◆ **GIVEN RECORDS**:
^^^^^^^^
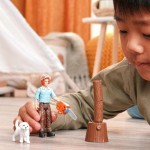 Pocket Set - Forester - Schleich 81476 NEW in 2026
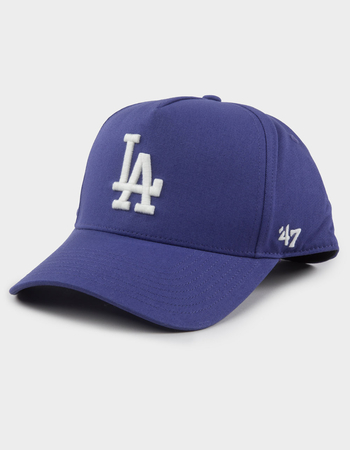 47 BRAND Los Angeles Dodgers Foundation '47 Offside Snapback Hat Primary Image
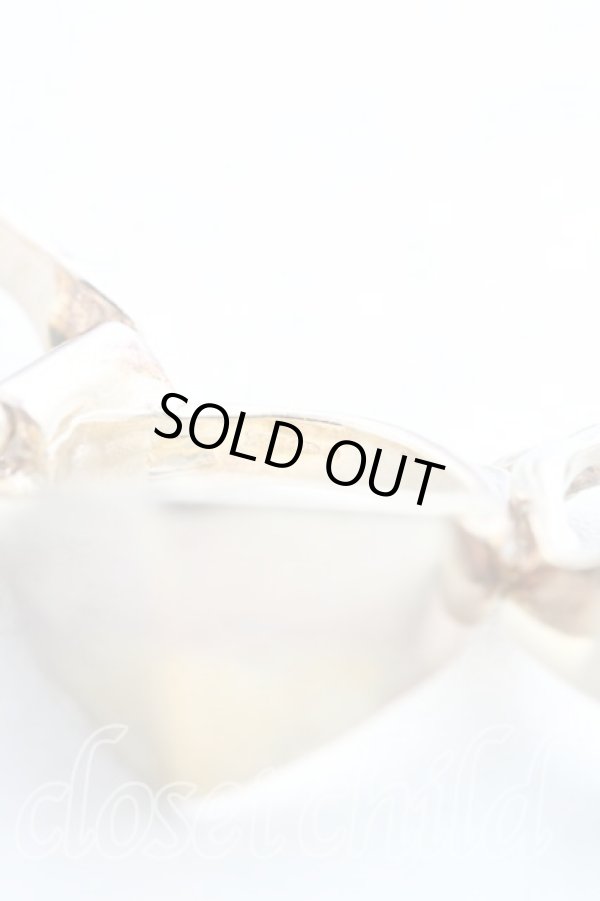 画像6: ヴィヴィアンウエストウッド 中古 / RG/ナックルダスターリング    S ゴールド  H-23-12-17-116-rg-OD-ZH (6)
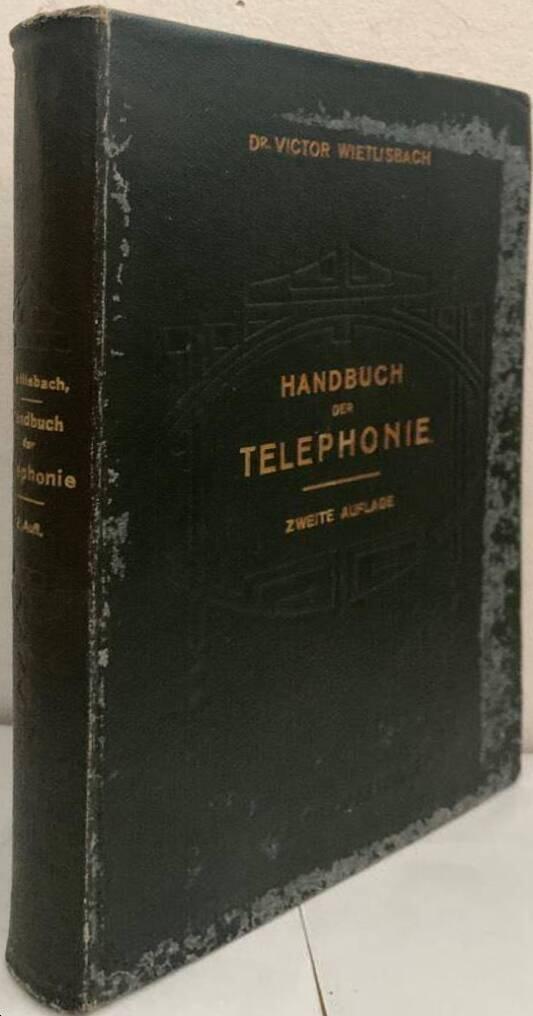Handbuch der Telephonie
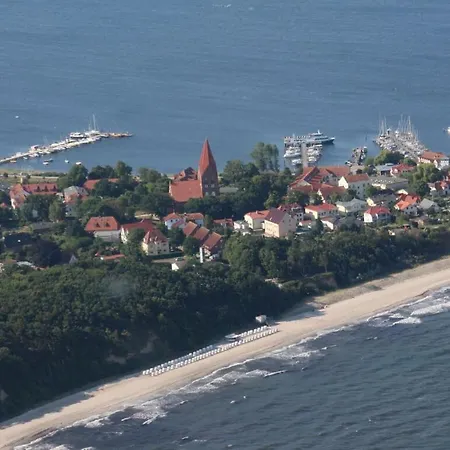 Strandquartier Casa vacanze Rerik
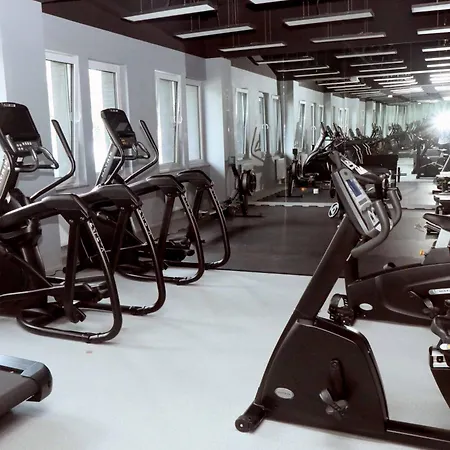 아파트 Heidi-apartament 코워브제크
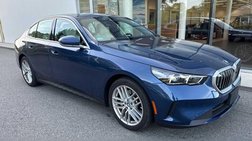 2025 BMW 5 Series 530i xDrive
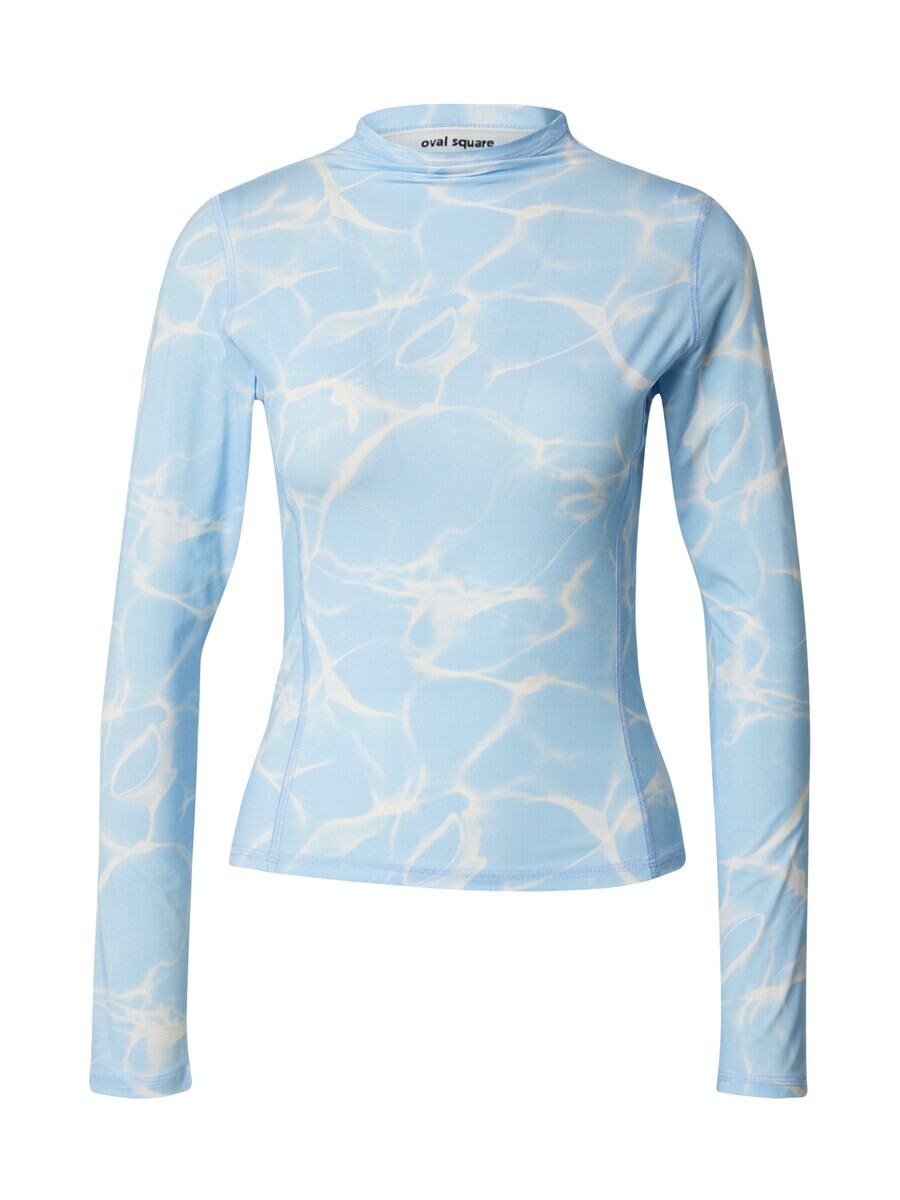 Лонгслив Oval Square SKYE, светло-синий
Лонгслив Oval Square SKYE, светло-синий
^^^^^^^^
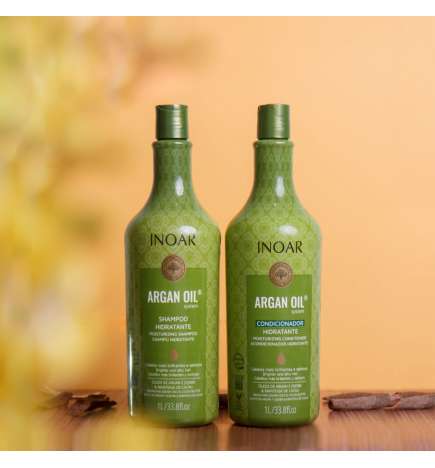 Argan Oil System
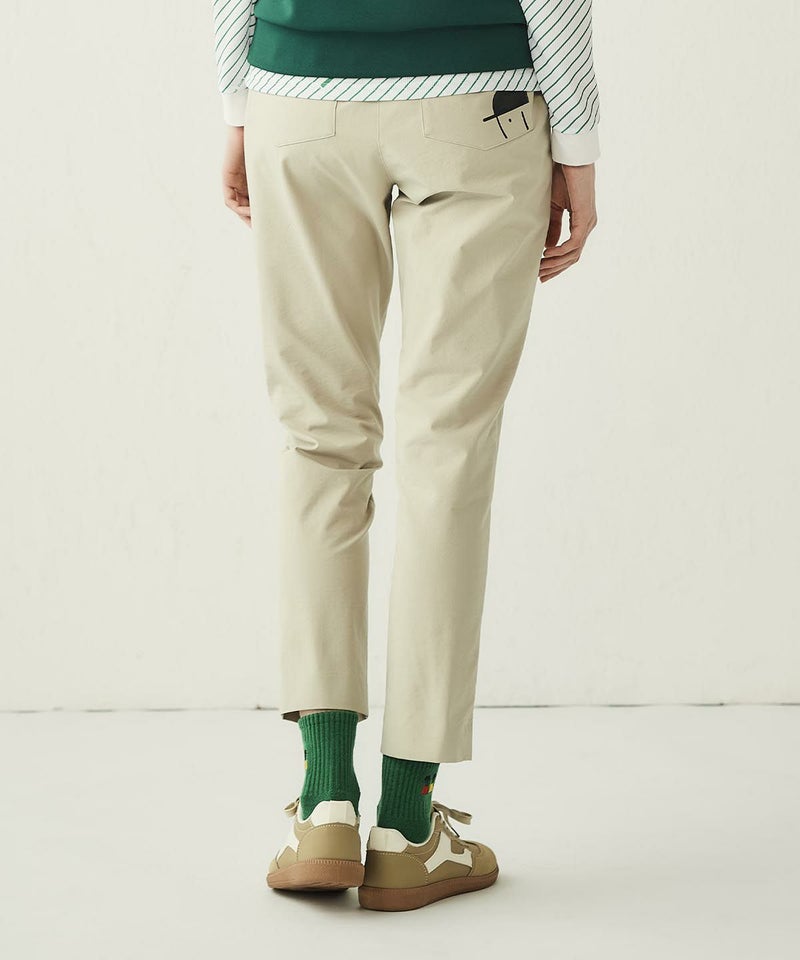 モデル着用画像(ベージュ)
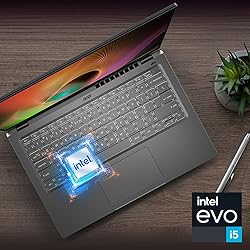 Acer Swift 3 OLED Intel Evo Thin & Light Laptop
^^^^^^^^
◆ **TASK REQUIREMENTS**: From the line with "Pocket Set - Forester" up to and including the line with "아파트 Heidi-apartament 코워브제크" above, retype every line exactly and nothing more; leave out the pictures.

◆ **YOUR RESPONSE**:
 Pocket Set - Forester - Schleich 81476 NEW in 2026
 47 BRAND Los Angeles Dodgers Foundation '47 Offside Snapback Hat Primary Image
 画像6: ヴィヴィアンウエストウッド 中古 / RG/ナックルダスターリング    S ゴールド  H-23-12-17-116-rg-OD-ZH (6)
Handbuch der Telephonie
 Strandquartier Casa vacanze Rerik
 아파트 Heidi-apartament 코워브제크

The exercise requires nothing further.